In its case, the platform, renowned for its role in tokenizing assets for entities such as BlackRock and Apollo, will merge with Cantor Equity Partners II as it eyes the $1.25 billion listing.

Cantor Equity Partners is a special purpose acquisition company (SPAC) sponsored by Cantor Fitzgerald.

The transaction is anticipated to generate up to $469 million in gross proceeds, including a $225 million private investment in public equity (PIPE) financing round.

This capital infusion will enhance Securitize’s ability to scale its operations and advance its mission of making capital markets more accessible and efficient through tokenization.

The merged entity, to be renamed Securitize Corp., will list on Nasdaq under the ticker symbol “SECZ.” 

Securitize cements industry leadership

Going public sees Securitize cement its position as a leader in the tokenization space.

The platform, which has facilitated over $4 billion in tokenized assets, could attract even more attention as a public entity.

The company’s platform offers a comprehensive ecosystem, integrating with major blockchains and financial institutions.

It stands out as the first vertically integrated, SEC-registered tokenization provider.

BlackRock and Apollo are among firms to tokenize funds with Securitize.

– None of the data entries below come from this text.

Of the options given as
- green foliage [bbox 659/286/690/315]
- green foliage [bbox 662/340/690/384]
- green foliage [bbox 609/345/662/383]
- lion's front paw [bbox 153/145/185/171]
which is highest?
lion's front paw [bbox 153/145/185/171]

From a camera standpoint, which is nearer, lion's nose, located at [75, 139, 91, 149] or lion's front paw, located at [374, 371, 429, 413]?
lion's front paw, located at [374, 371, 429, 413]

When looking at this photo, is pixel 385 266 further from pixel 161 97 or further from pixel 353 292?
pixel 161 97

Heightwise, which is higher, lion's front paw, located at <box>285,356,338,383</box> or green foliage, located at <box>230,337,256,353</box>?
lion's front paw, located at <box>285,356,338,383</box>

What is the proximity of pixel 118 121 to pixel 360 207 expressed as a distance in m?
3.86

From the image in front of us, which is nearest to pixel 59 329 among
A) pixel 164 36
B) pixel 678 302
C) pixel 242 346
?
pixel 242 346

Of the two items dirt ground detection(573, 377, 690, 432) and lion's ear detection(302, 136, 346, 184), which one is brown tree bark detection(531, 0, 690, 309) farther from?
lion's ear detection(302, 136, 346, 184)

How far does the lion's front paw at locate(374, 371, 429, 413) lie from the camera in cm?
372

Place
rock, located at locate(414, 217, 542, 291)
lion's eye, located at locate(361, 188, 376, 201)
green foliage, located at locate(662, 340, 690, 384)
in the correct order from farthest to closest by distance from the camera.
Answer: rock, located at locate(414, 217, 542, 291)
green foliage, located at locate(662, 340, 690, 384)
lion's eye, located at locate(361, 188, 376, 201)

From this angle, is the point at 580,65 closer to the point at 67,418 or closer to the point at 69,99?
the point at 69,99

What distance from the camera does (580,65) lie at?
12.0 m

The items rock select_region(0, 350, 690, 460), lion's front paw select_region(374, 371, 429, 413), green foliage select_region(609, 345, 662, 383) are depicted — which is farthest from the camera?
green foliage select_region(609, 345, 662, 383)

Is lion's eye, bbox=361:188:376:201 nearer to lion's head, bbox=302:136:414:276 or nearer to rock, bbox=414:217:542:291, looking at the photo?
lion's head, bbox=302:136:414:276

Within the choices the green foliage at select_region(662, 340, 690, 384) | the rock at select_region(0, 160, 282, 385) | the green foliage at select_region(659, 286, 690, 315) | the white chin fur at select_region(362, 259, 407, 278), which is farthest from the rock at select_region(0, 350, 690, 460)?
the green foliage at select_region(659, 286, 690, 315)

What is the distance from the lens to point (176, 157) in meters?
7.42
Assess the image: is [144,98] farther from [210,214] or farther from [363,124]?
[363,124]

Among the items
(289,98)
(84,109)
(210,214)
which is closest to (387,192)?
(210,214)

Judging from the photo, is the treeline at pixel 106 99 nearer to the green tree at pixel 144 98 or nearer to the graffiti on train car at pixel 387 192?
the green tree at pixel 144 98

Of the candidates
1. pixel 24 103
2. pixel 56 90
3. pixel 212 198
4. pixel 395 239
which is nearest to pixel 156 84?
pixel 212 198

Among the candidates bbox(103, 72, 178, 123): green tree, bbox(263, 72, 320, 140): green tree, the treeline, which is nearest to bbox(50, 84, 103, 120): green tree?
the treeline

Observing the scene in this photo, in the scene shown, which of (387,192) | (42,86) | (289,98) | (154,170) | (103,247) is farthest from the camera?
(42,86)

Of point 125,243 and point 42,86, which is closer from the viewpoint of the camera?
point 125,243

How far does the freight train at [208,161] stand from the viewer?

“This is a defining moment for Securitize and for the future of finance,” said Carlos Domingo, co-founder and chief executive officer of Securitize. “We founded this company with a mission to democratize capital markets by making them more accessible, transparent, and efficient through tokenization. This is the next chapter in making financial markets operate at the speed of the internet and is another step in our mission to bring the next generation of finance onchain and tokenize the world.”

The public listing of Securitize is expected to accelerate the adoption of tokenization across traditional financial markets. Cantor Fitzgerald CEO Brandon Lutnick noted:

“We believe that blockchain technology has massive potential to transform finance, and partnering with Securitize underscores our confidence in tokenization as a foundational force in the next era of capital markets.”

The real-world asset (RWA) tokenization market has expanded by 135% over the past year, reaching a total value of $35 billion, according to recent data.

Analysts at Citi project that the tokenized RWA sector could climb to nearly $4 trillion by 2030.